[FEATURE] Sharded Quantization to Enable Consumer GPUs to Quantize 80B+ LLMs
Hey guys, can you please consider introducing sharded quantization as a core feature? This would allow users to quantize extremely large models (e.g., 80B+ parameters... CohereForAI/c4ai-command-a-03-2025!) on consumer-grade hardware by splitting the quantization process into manageable memory chunks. @Qubitium I tried to quantize command-a with gptqmodel on my 48gb of VRAM and no go :*-(
Why This Matters
- Hardware Limitations Today: Current quantization workflows require loading the full unquantized model into memory, which is impossible for 80B+ LLMs on most consumer GPUs (<24GB VRAM) or machines with limited RAM.
- Barrier to Adoption: Many of us lack access to data center-scale hardware. A sharded approach would democratize quantization, enabling users to work with large models locally without needing cloud GPUs.
- Scalability for Future Models: As model sizes grow, sharded quantization drives further adoption for the next generation of LLMs.
What This Enables
- Progressive Processing: Quantize models in memory-safe chunks (shards) tailored to the user’s hardware. For example: A 111B model could be split into 10GB shards, processed sequentially on a GPU with 16GB VRAM.
- Users specify the maximum shard size (e.g., shard_size="8GB"), and the library handles the rest.
- Lower Memory Overhead: Only a fraction of the model’s weights are loaded into memory at any time, reducing peak RAM/VRAM usage.
- Seamless Integration: After quantization, the sharded model can be saved to disk and loaded in pieces during inference, leveraging existing tools like torch.nn.DataParallel.
Example Scenario
A user with a 16GB GPU wants to quantize an 80B LLM to reduce its VRAM footprint.

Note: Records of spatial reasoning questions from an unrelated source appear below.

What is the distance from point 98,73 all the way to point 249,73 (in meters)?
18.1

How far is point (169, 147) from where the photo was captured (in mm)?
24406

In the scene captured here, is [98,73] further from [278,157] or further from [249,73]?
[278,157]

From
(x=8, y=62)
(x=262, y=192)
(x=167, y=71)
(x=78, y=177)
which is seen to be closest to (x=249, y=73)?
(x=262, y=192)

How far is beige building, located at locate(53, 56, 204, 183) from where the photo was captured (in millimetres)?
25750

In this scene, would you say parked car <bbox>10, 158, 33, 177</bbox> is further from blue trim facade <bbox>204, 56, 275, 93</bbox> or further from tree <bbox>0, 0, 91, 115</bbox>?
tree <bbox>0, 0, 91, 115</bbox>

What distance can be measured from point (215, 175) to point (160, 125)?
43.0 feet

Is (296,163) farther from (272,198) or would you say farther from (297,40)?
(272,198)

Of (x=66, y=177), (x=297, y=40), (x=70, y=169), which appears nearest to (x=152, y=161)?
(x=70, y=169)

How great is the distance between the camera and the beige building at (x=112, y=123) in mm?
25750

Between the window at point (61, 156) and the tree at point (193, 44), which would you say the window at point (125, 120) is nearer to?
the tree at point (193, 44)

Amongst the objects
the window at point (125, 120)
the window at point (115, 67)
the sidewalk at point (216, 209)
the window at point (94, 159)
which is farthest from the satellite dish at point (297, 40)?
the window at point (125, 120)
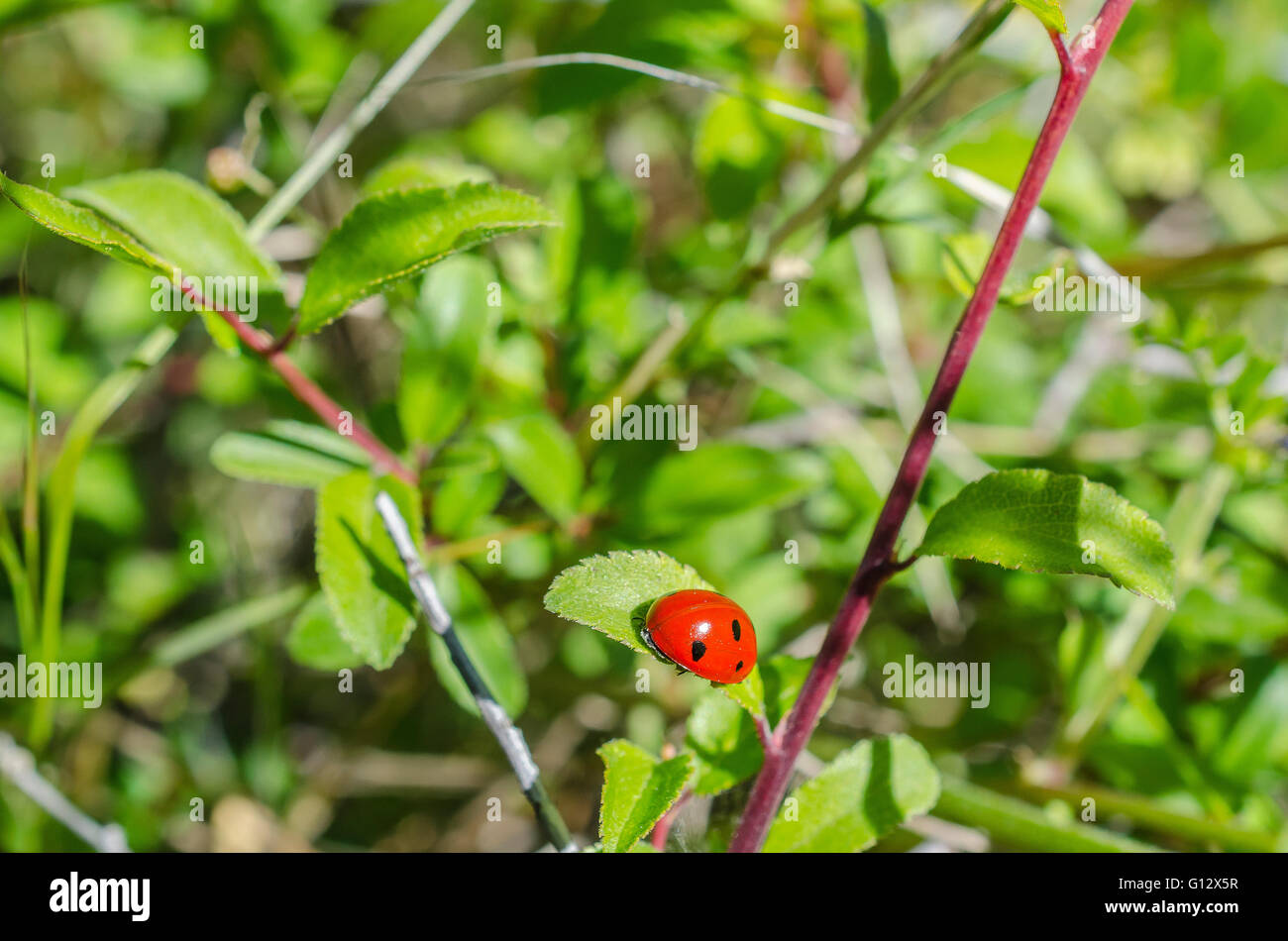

- Without sharding: Problem: The unquantized model requires 60GB VRAM, making it impossible to load.
- With Sharding:
# User specifies shard size based on hardware limits
config = QuantizeConfig(
bits=4,
calibration_dataset="wikitext-2",
shard_size="10GB" # Maximum size of each quantization shard
)
model = GPTQModel.from_pretrained("80b-llm", quantize_config=config)
model.save_quantized("quantized_80b")
The library processes the model in chunks, quantizes each shard, and saves them individually. The final quantized model fits on their GPU!
Would the team consider prioritizing this enhancement? I’d be happy to refine this proposal or help test implementations!
Thank you for your hard work in advancing model efficiency!
Thoughts?
@ColumbusAI This would be a good feature to have but has two issues. Even if model weight is split via tensor parallel for forwarding code, the gptq quantization part is not parallelizable, at the moment. So splitting the gpu may in fact improve the quantization speed but would actually increase the memory usage by 1.5x.
This would be a great PR/feature to have.
Right now GPTQModel already only places the processing layer on gpu, quantize, move layer to cpu, and work/move next layer to gpu and repeat.
For inference we recommend vLLM or SGLang as they natively support tensor parallel for GPTQModel quantized models.
@ColumbusAI This would be a good feature to have but has two issues. Even if model weight is split via tensor parallel for forwarding code, the gptq quantization part is not parallelizable, at the moment. So splitting the gpu may in fact improve the quantization speed but would actually increase the memory usage by 1.5x.
This would be a great PR/feature to have.
Thanks @Qubitium ! Appreciate your insight and I'll take this on to look into further as well as see if I can take a crack at it with a PR. Appreciate you.